Dear Santo Niño Street

But what once felt like a mile-long river to my short, 7-year-old legs is now just another crack in the sidewalk to step over.

By Jade Sayson

In 1985 you were home to my mother. A little over a decade ago, I had the privilege of visiting you for the first time. 

When I first met you all I knew was to save every piso I could get my hands on and hide them in my pocket. That way, I could splurge it all on strawberry marshmallows at the “tindahan” on the other side of the road.

Your drainage canals were my worst fear. It’s not your fault the Philippines doesn’t have the best sewage system, but that didn’t stop me from wondering what would happen if my Hello Kitty necklace got swallowed by your murky waters. How deep would it go? Would I ever see it again?

But what once felt like a mile-long river to my short, 7-year-old legs is now just another crack in the sidewalk to step over.

My second fear was the ghost in Tito Renee’s house, the second floor abandoned ever since Tita Lolit went abroad.

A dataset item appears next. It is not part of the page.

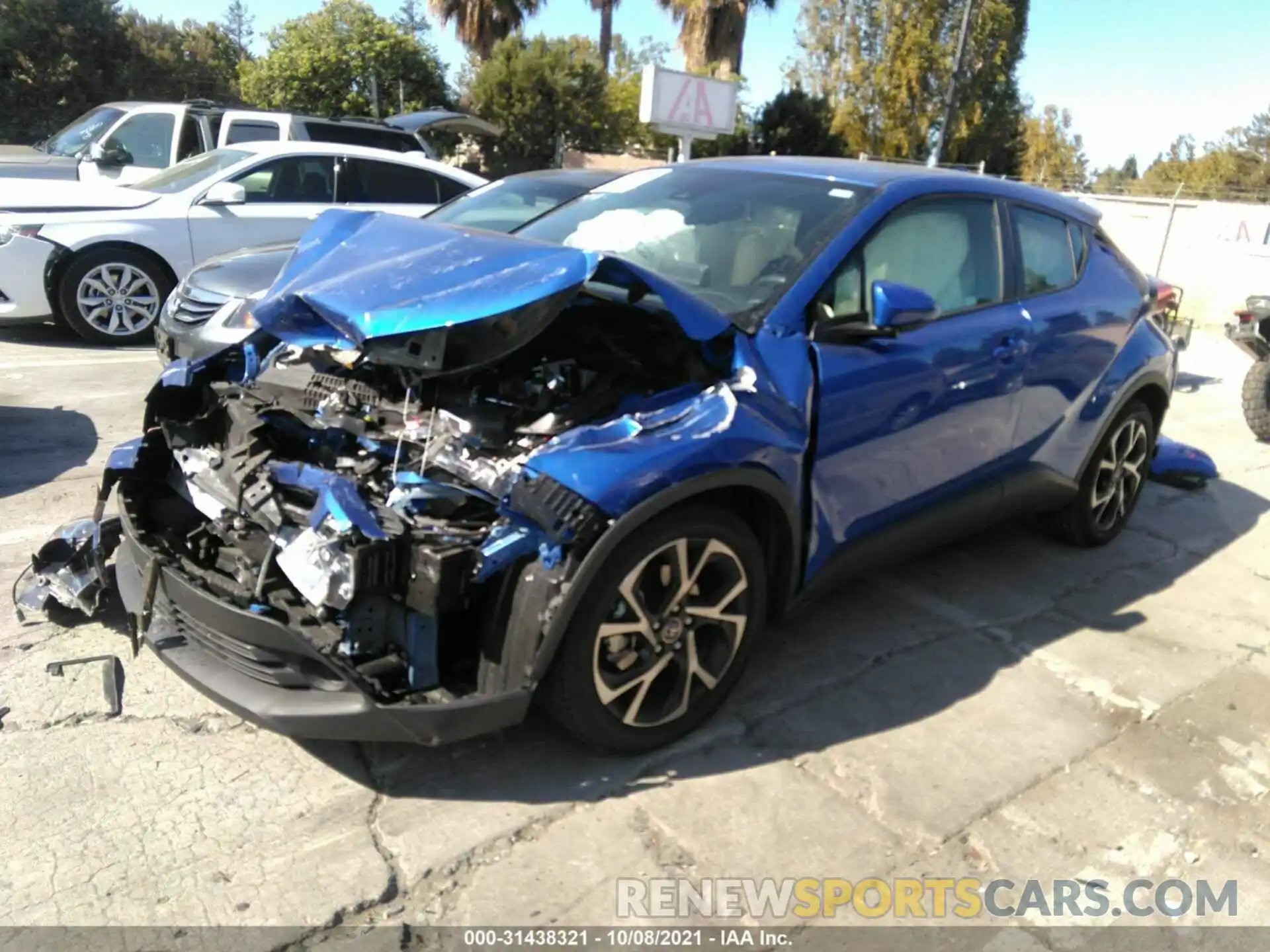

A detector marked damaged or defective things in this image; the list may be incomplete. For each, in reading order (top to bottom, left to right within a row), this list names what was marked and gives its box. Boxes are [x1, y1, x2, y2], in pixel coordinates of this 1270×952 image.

Maisey and I would play with Jim and Jared despite the rumors, being extra careful to avoid the dark corners. 

To this day, no one dares to go upstairs, but my aunt says everything was left exactly as it was—dresser drawers open, beds unmade in a rush to make it to the airport the morning of the flight.

Mom never let me go past the tindahan by myself because she’d say “we’re in a different country.” It’s funny how one can be afraid of a place that was once so familiar.

I’ll never forget the first time I rode one of your tricycles. I’d convinced myself this was the fastest I’d ever moved and found amusement in the fact that I was so close to the ground. The streets were so narrow it was easy to make eye contact with someone walking by. I passed a group of girls my age in matching uniforms. I wanted to be their friend.

They say this street is sacred and has been left unscathed by every earthquake in Laguna. Not San Vicente or Rizal Street, but Sto. Niño only.